Personally, I feel that regardless of the extent of power or influence audiences have over media producers, in the end those with the final say will be those with the money - the media producers. Unfortunately, as much as people may try and think otherwise, we are living in a material world and money tends to equal power. Even fans fear that the role of media producers is still too controlling - Jenkins (2006a, 20) points out that American Idol fans "fear that their participation is marginal and that producers still play too active a role in shaping the outcome of the competition". In terms of professional media productions, which ultimately aim to make money, producers will ensure that regardless of whether audiences are involved or not, the final product will be whatever they believe will be most successful... and make the most money. Produsage, user-generated content and fandom have all provided audiences with much more power than they ever had traditionally, however I believe that ultimately, the real power will always lie with media producers (and their money).

For more info on fandom check out:

  • Online Fandom -Nancy Baym's blog on fan communication and online social life
  • Random Fandom - a podcast hosted by Joanna, sharing her thoughts and opinions on fandom including music, pop culture, movies, etc
  • Fan Forum - as it suggests, an online fan forum allowing fans to communicate and share their thoughts on their fandom

References
Banks, J. 2002. Gamers as Co-creators: Enlisting the Virtual Audience – A Report From the Net Face. In Mobilising the Audience, eds. M. Balnaves, T. O’Reagan, and J. Sternberg, 188-212. St Lucia: University of Queensland Press.

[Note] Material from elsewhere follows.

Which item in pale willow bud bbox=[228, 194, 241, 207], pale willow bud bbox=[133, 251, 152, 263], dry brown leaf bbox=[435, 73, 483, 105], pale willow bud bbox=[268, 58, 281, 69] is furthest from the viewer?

Jenkins, H. 2006a. Introduction: Worship at the Altar of Convergence. In Convergence Culture: When New and Old Media Collide, ed. H. Jenkins, 1-24. New York: New York University Press.

Jenkins, H. 2006b. Buying into American Idol: How We Are Being Sold on Reality Television. In Convergence Culture: When New and Old Media Collide, ed. H. Jenkins, 59-92. New York: New York University Press.

Jenkins, H. 2002. Interactive Audiences? In The New Media Book, ed. D Harries, 157-170. London: BFO Publishing.